[BEGIN TEXT EXTRACT]

I also believe that embracing the tension between these seemingly-opposing positions is something central to what it means to be human. There are elements of the neo-Apollonian and neo-Dionysian paradigms in both the best and the worst evidence of humanity. I’m interested in exploring this personally in how I work, but also in exploring the wider ideas and implications of this at a cultural level.

While reading and engaging with these ideas, I was working on a project for Week X entitled Personal Topographies. Through the project I wanted to explore the relationship between maps and personal memories by collecting an archive of personal moments and using them to plot Los Angeles on an emergent memory topography. The project examined the blurring and overlap of these distinction between the map and memory as conceptual models. Maps are, of course, not exact interpretations, they are representations of a place; recordings of how a landscape was experienced. Memories are, in a similar way, subjective interpretations of moments.

Furthermore, the project became a means for me to explore this dialectic between the neo-Apollonian and neo-Dionysian philosophies. Maps are perceived as authoritative artifacts; the type of rational, structured model central to the neo-Apollonian way of knowing the world. Memories, on the other hand, are often referred to as being unreliable or inaccurate, but to the neo-Dionysian they are the greater truth, essential to the celebration and exploration of the private and the personal.

Although I feel the finished form of the project might have been more successful in representing this dichotomy, it was nonetheless an invaluable means of exploring these broader ideas and identifying a key area of interest for me around which an ongoing line of inquiry might form. Ideas, questions and interests began to come together in a more structured manner as I worked on developing the project. This is yet another example of how the process of design has become a means of discovery for me in recent months.

Building on Rosenberg’s views on the creative process, I have also been influenced by Donald Schön’s view of the ‘reflective practice’. He proposed “an epistemology of practice implicit in the artistic, intuitive processes which some practitioners do bring to situations of uncertainty, instability, uniqueness, and value conflict.”^3^

The insights and newly explored methodologies I have experienced through MDP are revealing “‘designerly’ ways of knowing, thinking and acting”, as Nigel Cross describes it^4^. I am learning what it means to research as a designer, embracing design’s unique approach to applying my “knowledge, skills and values in the techniques of the artificial”. Other disciplines, such a science, are rooted in systematic, rational and objective research, but as a designer my voice and opinion are equally important to my research. I am learning the importance of bringing myself into my work, of taking a stance and expressing my point of view through my practice. My career to date has involved designing ‘for‘ clients—taking myself out of the equation—so I am realizing the need to intentionally pursue this unique ‘designerly’ way of working.

[END TEXT EXTRACT]
[BEGIN INFORMATION SUPPLIED]

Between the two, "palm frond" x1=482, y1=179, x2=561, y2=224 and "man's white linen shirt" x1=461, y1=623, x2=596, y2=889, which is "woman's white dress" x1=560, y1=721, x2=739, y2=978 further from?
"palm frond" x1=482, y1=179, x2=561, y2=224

[END INFORMATION SUPPLIED]

Answer these questions from the text on design practice.
(a) What was the Week X project called?
(b) How does the text say maps are perceived?
(c) Whose view of "reflective practice" does the text name as an influence?

## THE COMPLETED TASK:
(a) Personal Topographies
(b) As authoritative artifacts
(c) Donald Schön's